His tattoo of a phoenix rests on his left shoulder blade.

“I was planning to get one per year,” he said. “I couldn’t afford it my freshman year so I might get two next year.”

Lunemann said his only concern about the new ink is what certain members of his family will think. While his mother and grandmother know about body art, they have mixed feelings about the design.

"I was a little bit afraid of my grandmother at the time. She is very strict. She will rip your arm off and beat you with it," Lunemann said.

"My grandmother hates it, and my mother says she doesn’t care as long as she doesn’t see it on my wedding day,” Lunemann said. “I was a little bit afraid of my grandmother at the time. She is very strict. She will rip your arm off and beat you with it. My mother is like that but less. They don’t like tattoos because of the way they were raised.”

He said several of his friends have been in similar situations, where family members are unaccepting of tattoos and body art. But for Lunemann and others like him, the benefits outweigh the stigma.

“For a lot of college students, it’s their first chance at freedom,” he said. “That’s what tattoos represent — their personal freedom and the beginning of adulthood, the beginning of being free.”

However, for history senior Jonathan Novak, tattoos are a way of bonding with friends through the college experience.

“A lot of my friends were first to the tattoo thing and I started admiring the art and the way that it looked and the sense of unity that it gave a lot my friends (with tattoos)," he said.

Novak will end his time at ASU in May with 10 tattoos on his forearms.

“I’ve found meanings in all of them,” he said, adding that each one is important to him because of certain things in his life. 

He said he faced some initial backlash from family when he got the tattoos but won over the people close to him after explaining the significance of the images.

"At first (my mom) was kind of weird about it,” Novak said. “But then I told her some of the meanings behind some of them and she was a little more accommodating. My dad’s side of the family is Jewish, so I don’t know if they’re super okay with it, but they’ve seen pictures of me on Facebook and they’re okay with it on there.”

For tattoo shops near campus, such as Tattooed Planet, the students make up about a third of their total client base.

“Most of the people we get coming in for walk-ins and smaller stuff are college students,” said Sophia Wright, the receptionist at Tattooed Planet.

She said the parlor, which is located on University Drive, gets busy on Fridays and Saturdays.

"We get a lot of clients, particularly college students, who come in … when they’re partying,” Wright said.

She said some students try to hide the fact that they have tattoos from their families, using the shop’s piercing business to hide the charge. 
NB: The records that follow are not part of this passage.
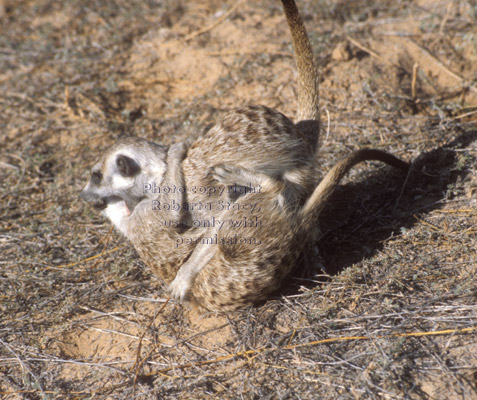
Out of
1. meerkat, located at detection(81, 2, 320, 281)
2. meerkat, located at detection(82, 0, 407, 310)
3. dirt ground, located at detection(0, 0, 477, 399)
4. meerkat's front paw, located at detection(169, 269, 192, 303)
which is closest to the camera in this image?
dirt ground, located at detection(0, 0, 477, 399)

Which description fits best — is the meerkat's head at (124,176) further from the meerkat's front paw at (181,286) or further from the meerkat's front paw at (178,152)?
the meerkat's front paw at (181,286)

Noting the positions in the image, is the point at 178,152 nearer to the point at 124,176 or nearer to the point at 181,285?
the point at 124,176

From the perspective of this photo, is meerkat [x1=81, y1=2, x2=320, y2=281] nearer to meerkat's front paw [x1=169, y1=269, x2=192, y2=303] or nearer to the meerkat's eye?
the meerkat's eye

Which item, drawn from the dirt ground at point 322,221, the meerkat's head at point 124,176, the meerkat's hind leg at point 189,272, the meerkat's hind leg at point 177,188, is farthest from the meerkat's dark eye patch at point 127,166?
the meerkat's hind leg at point 189,272

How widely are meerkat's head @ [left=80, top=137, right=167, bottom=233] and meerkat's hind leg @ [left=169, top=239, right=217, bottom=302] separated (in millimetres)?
612

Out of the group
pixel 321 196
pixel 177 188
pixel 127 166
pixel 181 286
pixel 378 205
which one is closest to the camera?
pixel 321 196

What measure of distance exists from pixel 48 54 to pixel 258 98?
9.56 feet

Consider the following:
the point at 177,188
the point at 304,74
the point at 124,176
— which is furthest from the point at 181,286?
the point at 304,74

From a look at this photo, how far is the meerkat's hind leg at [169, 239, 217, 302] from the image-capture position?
296 cm

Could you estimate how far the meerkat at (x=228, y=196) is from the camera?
2.80 m

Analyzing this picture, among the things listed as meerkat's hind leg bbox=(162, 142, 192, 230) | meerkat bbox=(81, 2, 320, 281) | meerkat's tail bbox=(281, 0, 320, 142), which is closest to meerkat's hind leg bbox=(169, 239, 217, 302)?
meerkat bbox=(81, 2, 320, 281)

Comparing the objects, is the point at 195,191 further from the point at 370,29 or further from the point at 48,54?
the point at 48,54

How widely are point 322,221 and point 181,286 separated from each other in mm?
1197

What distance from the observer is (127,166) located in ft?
10.8
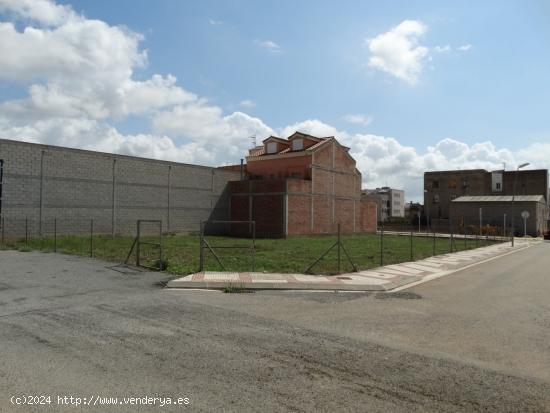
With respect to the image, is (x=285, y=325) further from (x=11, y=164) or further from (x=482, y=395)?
(x=11, y=164)

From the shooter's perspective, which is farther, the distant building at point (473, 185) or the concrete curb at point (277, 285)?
the distant building at point (473, 185)

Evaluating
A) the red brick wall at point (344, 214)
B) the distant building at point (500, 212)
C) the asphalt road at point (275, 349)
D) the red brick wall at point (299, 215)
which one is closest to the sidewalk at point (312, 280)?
the asphalt road at point (275, 349)

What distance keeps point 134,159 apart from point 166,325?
31608 mm

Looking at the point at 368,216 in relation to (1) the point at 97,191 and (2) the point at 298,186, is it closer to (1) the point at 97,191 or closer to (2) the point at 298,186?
(2) the point at 298,186

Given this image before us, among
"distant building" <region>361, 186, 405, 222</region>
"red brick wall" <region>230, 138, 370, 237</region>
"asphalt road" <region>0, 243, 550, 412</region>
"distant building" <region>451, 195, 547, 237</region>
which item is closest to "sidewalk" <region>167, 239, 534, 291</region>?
"asphalt road" <region>0, 243, 550, 412</region>

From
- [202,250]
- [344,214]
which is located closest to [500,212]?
[344,214]

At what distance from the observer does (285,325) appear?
326 inches

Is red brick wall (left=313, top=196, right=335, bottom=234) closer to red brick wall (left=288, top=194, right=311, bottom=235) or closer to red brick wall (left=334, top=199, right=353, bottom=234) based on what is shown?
red brick wall (left=288, top=194, right=311, bottom=235)

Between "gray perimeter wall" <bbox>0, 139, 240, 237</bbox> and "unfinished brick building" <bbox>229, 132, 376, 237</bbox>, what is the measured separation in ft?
13.1

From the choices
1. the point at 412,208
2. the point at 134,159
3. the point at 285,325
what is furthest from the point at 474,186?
the point at 285,325

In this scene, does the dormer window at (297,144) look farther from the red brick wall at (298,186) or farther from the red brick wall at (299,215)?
the red brick wall at (299,215)

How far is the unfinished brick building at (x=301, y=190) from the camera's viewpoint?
136ft

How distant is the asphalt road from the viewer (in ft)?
16.2

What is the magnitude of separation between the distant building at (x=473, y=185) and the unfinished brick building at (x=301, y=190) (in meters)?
32.6
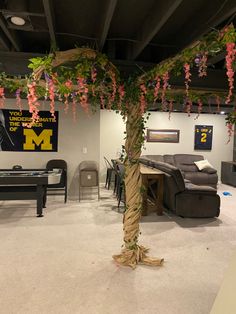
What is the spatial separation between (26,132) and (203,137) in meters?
5.89

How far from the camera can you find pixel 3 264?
3.03m

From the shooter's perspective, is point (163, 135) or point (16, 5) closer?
point (16, 5)

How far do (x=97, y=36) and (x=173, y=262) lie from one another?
9.35 ft

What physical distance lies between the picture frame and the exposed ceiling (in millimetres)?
4746

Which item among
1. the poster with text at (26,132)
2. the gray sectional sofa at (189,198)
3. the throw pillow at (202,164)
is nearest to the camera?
the gray sectional sofa at (189,198)

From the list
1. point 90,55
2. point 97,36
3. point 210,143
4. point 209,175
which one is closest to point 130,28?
point 97,36

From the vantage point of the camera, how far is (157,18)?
2383mm

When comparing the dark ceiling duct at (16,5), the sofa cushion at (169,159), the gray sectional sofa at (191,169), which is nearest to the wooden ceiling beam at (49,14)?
the dark ceiling duct at (16,5)

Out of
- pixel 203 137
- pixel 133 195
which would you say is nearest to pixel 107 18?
pixel 133 195

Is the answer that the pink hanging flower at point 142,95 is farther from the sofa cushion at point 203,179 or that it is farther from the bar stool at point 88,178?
the sofa cushion at point 203,179

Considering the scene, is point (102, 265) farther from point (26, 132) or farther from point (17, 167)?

"People are mostly worried about their parents and their reactions to it,” Wright said. “A lot of them are spending their parents' money, so they have to be careful. If they have a charge from a tattoo shop they can say 'Mom, it’s okay, I just got my belly button pieced' because when they get a tattoo it’s suddenly a big deal.”
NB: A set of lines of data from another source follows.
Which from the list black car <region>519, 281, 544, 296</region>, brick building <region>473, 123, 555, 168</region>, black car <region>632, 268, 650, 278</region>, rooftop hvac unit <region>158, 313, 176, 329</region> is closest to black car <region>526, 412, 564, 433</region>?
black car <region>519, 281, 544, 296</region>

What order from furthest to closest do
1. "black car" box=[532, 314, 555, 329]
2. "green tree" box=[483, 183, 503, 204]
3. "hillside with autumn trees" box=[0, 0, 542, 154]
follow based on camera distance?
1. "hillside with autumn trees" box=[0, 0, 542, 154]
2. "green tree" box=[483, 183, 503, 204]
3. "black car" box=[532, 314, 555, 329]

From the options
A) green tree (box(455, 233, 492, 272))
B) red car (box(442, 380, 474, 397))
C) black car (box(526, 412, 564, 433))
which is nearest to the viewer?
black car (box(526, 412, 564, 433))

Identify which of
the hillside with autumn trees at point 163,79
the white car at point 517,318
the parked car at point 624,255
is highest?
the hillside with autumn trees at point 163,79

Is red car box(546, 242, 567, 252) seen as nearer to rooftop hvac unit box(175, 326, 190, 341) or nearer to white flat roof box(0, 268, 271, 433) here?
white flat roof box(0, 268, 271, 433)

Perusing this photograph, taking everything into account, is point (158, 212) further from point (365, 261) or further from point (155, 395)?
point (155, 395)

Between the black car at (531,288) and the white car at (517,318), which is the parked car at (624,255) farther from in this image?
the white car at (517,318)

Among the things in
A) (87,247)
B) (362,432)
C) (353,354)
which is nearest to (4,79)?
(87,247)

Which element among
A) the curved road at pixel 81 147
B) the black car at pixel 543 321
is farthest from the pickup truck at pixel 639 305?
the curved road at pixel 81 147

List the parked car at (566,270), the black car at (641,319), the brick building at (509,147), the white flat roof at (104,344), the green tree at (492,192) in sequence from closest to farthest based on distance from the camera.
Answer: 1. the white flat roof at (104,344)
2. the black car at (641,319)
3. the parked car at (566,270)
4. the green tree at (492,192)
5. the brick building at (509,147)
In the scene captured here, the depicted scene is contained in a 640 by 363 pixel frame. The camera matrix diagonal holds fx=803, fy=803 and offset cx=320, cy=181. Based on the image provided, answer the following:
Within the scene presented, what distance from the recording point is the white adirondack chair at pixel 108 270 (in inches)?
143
Many of the students pick small and simple designs for the same reason, she said, choosing ideas off of social media sites such as Pinterest.

“It’s mostly stuff they find online,” Wright said. “They go online and they find stuff that’s trendy. Birds, little hearts, that kind of stuff.”

A majority of people who want to remove their tattoos, however, are people who get them in college.

Stephanie Holland, the office manager for Delete Tattoo Removal, said a significant portion of their clients regret tattoos within a decade.

“Our average patient is going to be in their mid 20s,” she said. “People who got their tattoo right as they turned 18, right as they got to legal age.”

Holland said this change of heart can come from a variety of factors.

“You’ll notice tattoos, they fade over time,” Holland said. “A lot of times, people just want it removed completely, they just don’t want it anymore for whatever reason. It definitely does not come off like it goes on.”